I had to leave my precious children in the care of someone else...two lives that were still so fragile and somewhat unstable...two lives that I had to leave so that I could make up for all the time I lost with my sweet Ella. My heart ached for time with her. But, my heart also ached to just be present for my other two new loves. I was also desperate to just be able to sleep next to my husband again...to curl up in his arms and feel safe and secure after being locked in the hospital for so long. My heart has never felt so torn in my entire life.

The journey is not over. The neonatologist warned us that the 10 weeks of bed rest and being in the hospital were the easy part. He said the roller coaster was really just beginning...and he was so right. Although we face at least 2 months more of the babies being in the hospital, I cannot help but feel so blessed.

I am blessed because I have felt my heart triple in size. I am blessed because I have become a completely different woman through this trial..for the better. I am blessed because my marriage is so much stronger because the pain we have suffered. I am blessed because I have felt what it truly means to be surrounded in prayer and seen what God can do through it.

And I am blessed because on September 1st, we celebrated not just one more birthday...but two. We continue to pray and believe that God will allow us to bring you both home. We pray that each day will bring positive news and renewed strength to our family.

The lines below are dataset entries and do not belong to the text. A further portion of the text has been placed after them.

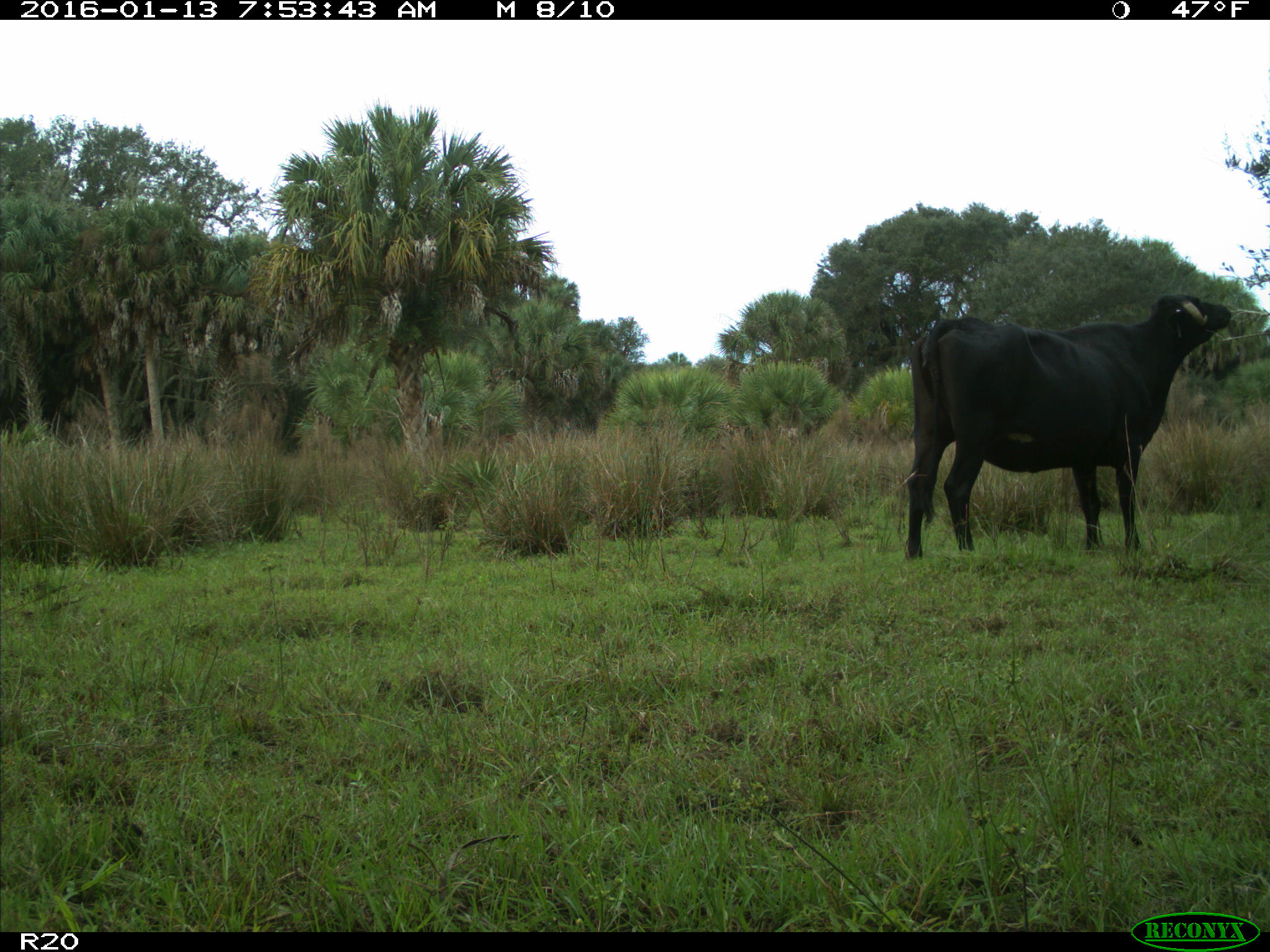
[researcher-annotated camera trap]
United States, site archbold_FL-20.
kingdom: Animalia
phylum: Chordata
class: Mammalia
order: Artiodactyla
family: Bovidae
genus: Bos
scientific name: Bos taurus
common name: domestic cow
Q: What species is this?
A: Bos taurus (domestic cow).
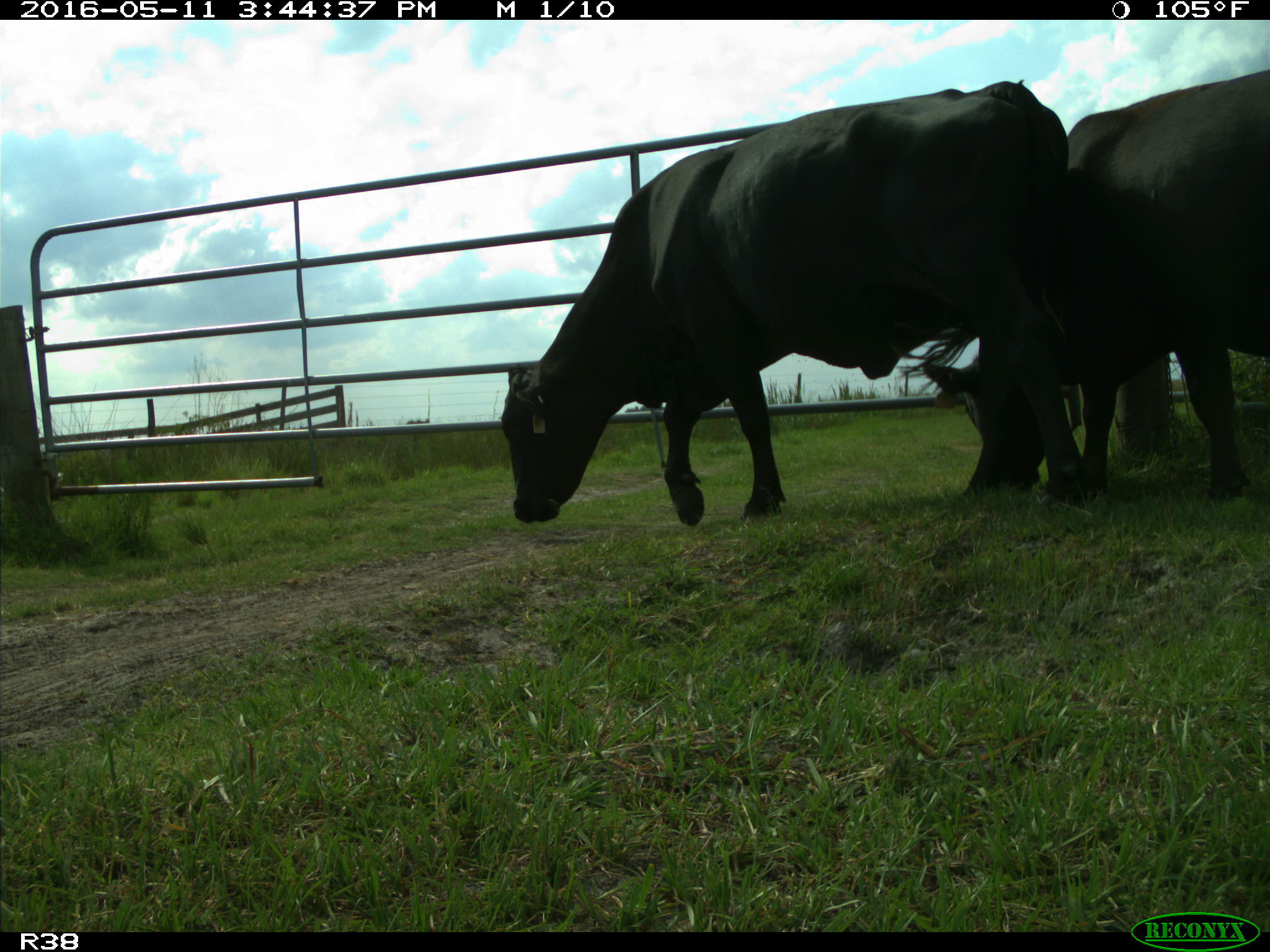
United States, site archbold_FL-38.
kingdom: Animalia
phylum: Chordata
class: Mammalia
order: Artiodactyla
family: Bovidae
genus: Bos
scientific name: Bos taurus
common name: domestic cow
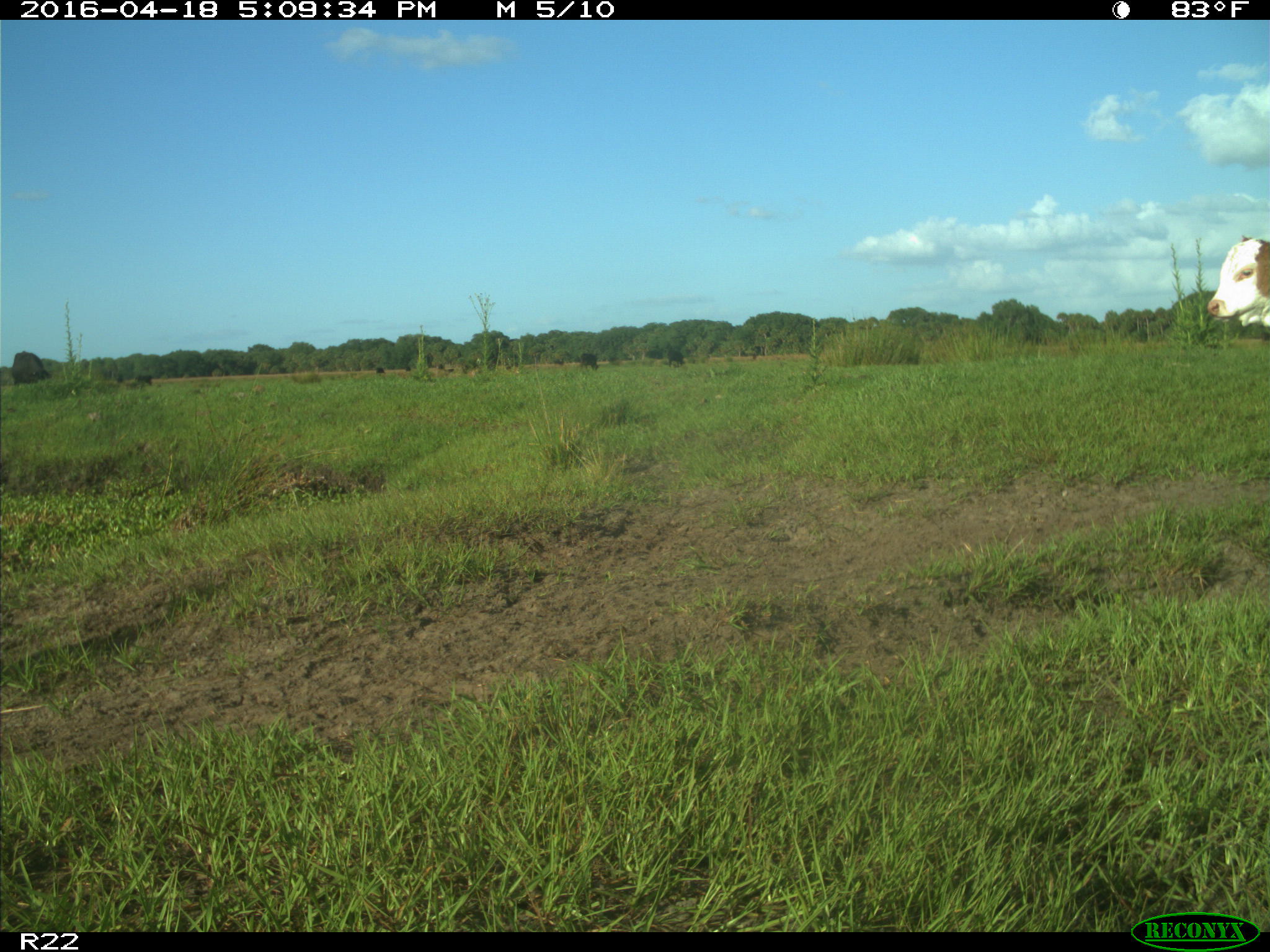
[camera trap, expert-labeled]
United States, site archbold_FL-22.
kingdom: Animalia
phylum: Chordata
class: Mammalia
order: Artiodactyla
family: Bovidae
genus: Bos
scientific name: Bos taurus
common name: domestic cow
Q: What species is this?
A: Bos taurus (domestic cow).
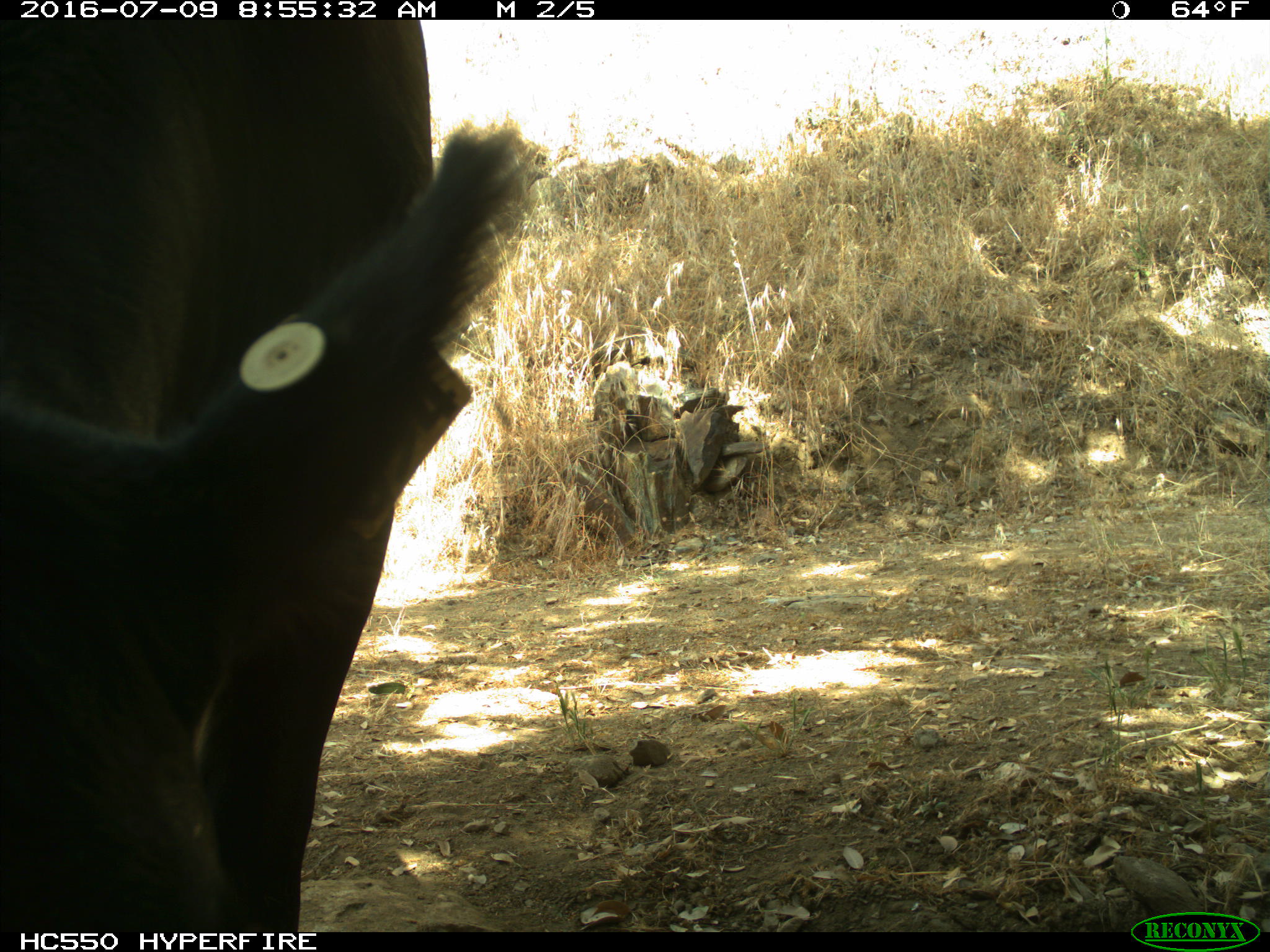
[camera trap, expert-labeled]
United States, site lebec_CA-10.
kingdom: Animalia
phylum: Chordata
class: Mammalia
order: Artiodactyla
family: Bovidae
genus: Bos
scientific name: Bos taurus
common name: domestic cow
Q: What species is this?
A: Bos taurus (domestic cow).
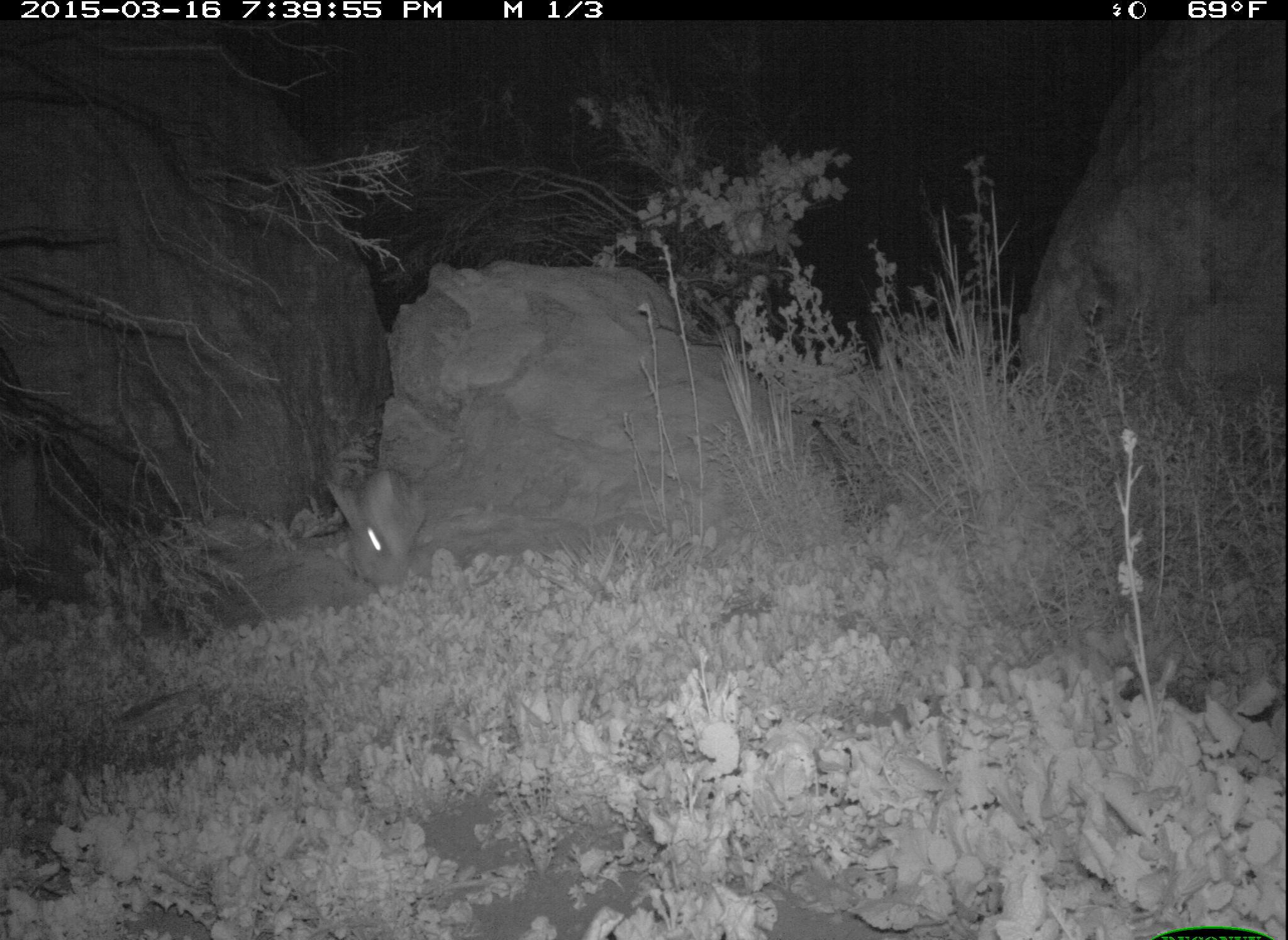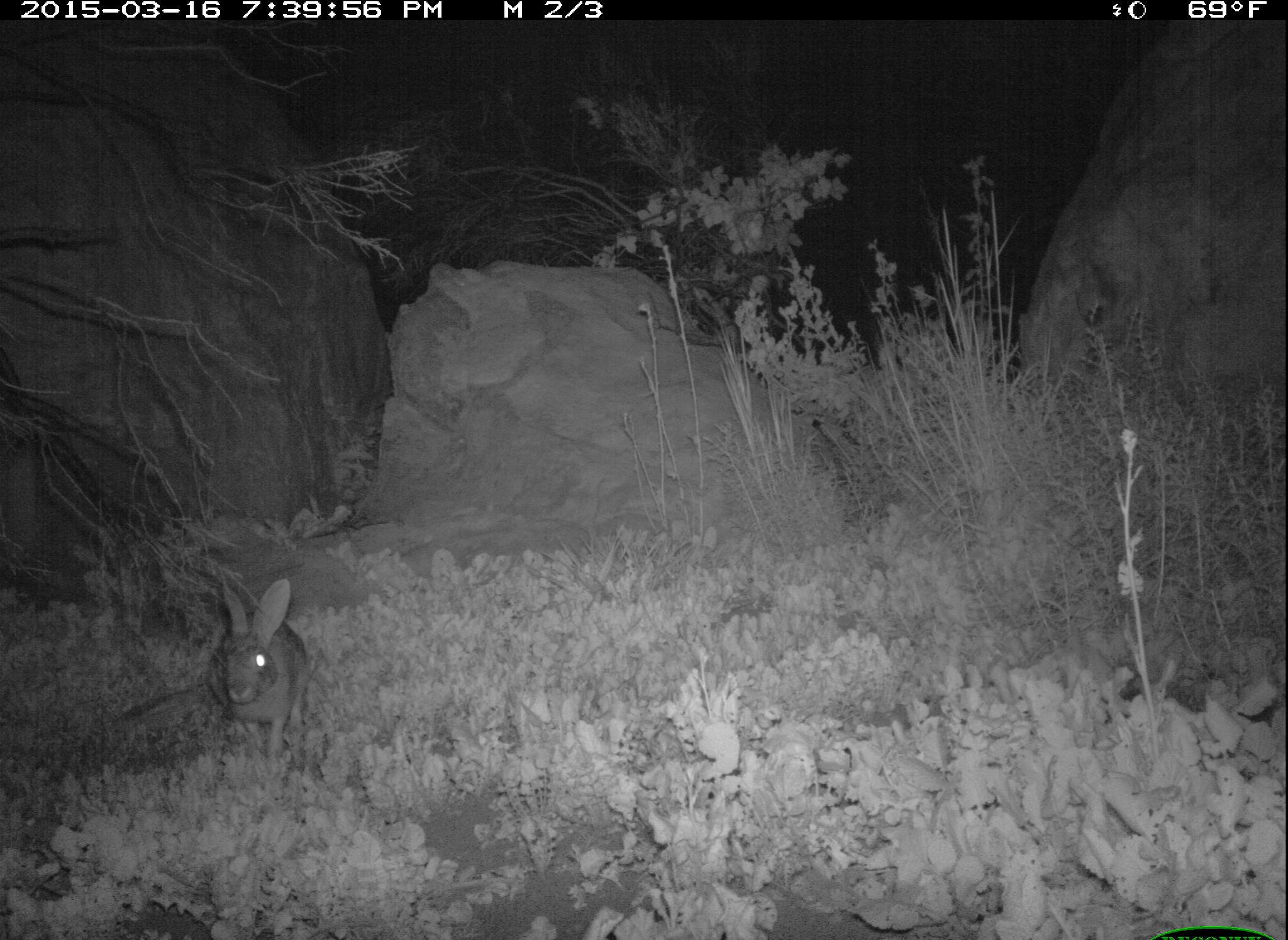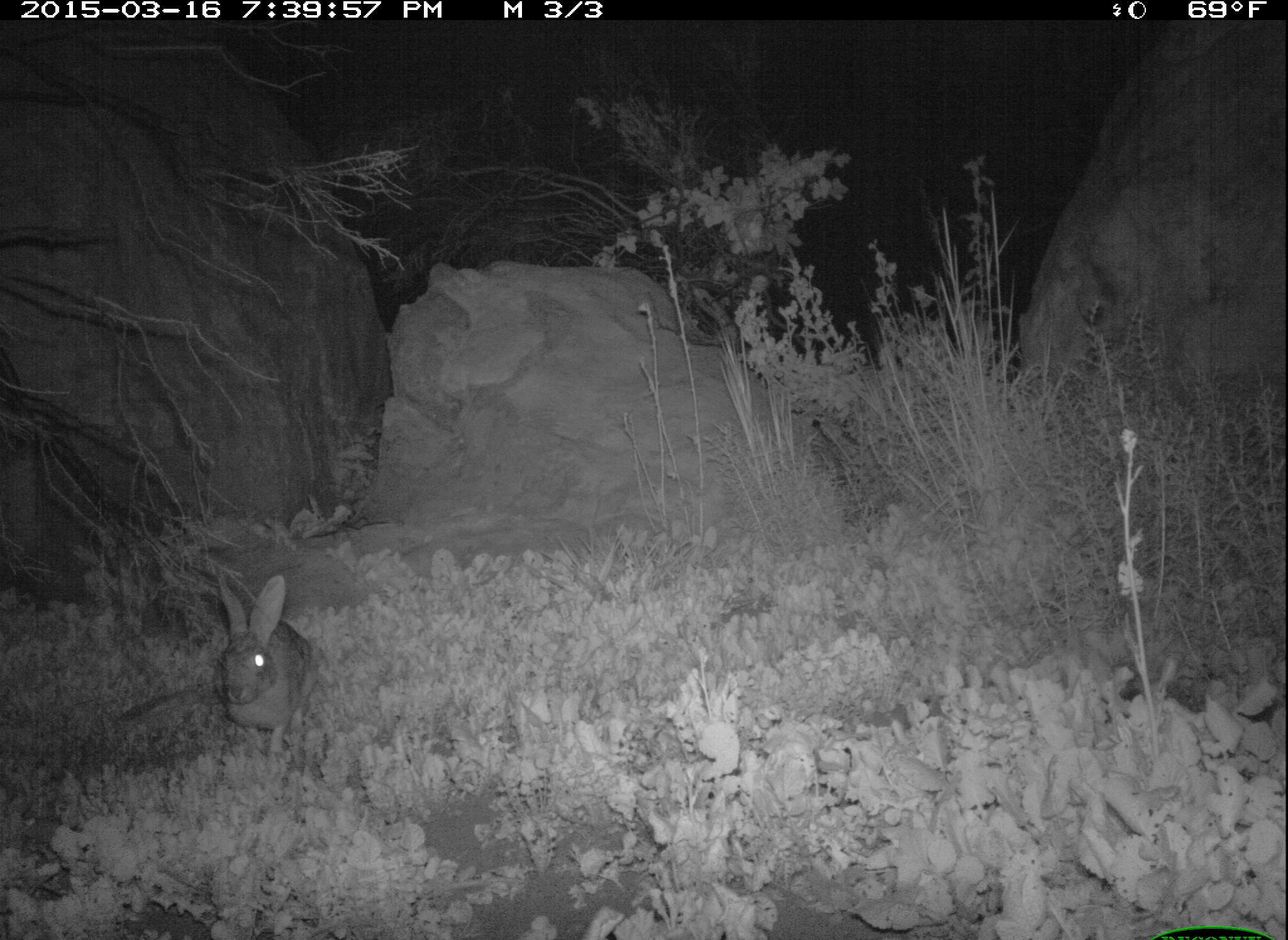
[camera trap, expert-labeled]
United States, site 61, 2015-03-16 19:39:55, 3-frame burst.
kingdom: Animalia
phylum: Chordata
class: Mammalia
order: Lagomorpha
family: Leporidae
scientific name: Leporidae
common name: rabbits and hares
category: rabbit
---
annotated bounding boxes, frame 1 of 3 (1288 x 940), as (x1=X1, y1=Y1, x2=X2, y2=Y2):
rabbit: (x1=311, y1=449, x2=452, y2=604)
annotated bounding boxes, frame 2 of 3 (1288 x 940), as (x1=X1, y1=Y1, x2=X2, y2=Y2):
rabbit: (x1=203, y1=571, x2=312, y2=765)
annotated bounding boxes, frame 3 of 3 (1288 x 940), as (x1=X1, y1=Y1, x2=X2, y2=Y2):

Your journey has just begun my sweet little miracles. I cannot wait till that first night I awake to a babies cry...because that will mean that you are at home with us.

I love you a thousand times. Happy Birthday!
Mommy

Friday, September 3, 2010

On the first day of September

On the first day of September, we welcomed two of the sweetest babies into this world. The details of the labor story and emotions are long. I look forward to sharing with you our story of our twins birthdays. Until then, please help us welcome...

Miss Audrey Helene-born at 8:52pm, weight: 3lbs 2oz

Mr. Jacob Pierce-born at 8:46pm, weight: 3lbs 7 oz

Both are doing well from a premie point of view. They were born at 28 weeks and 6 days gestation via a vaginal delivery...the most spiritual and beautiful delivery ever!
There will be more details in the days to follow.
Please continue to pray for these little miracles.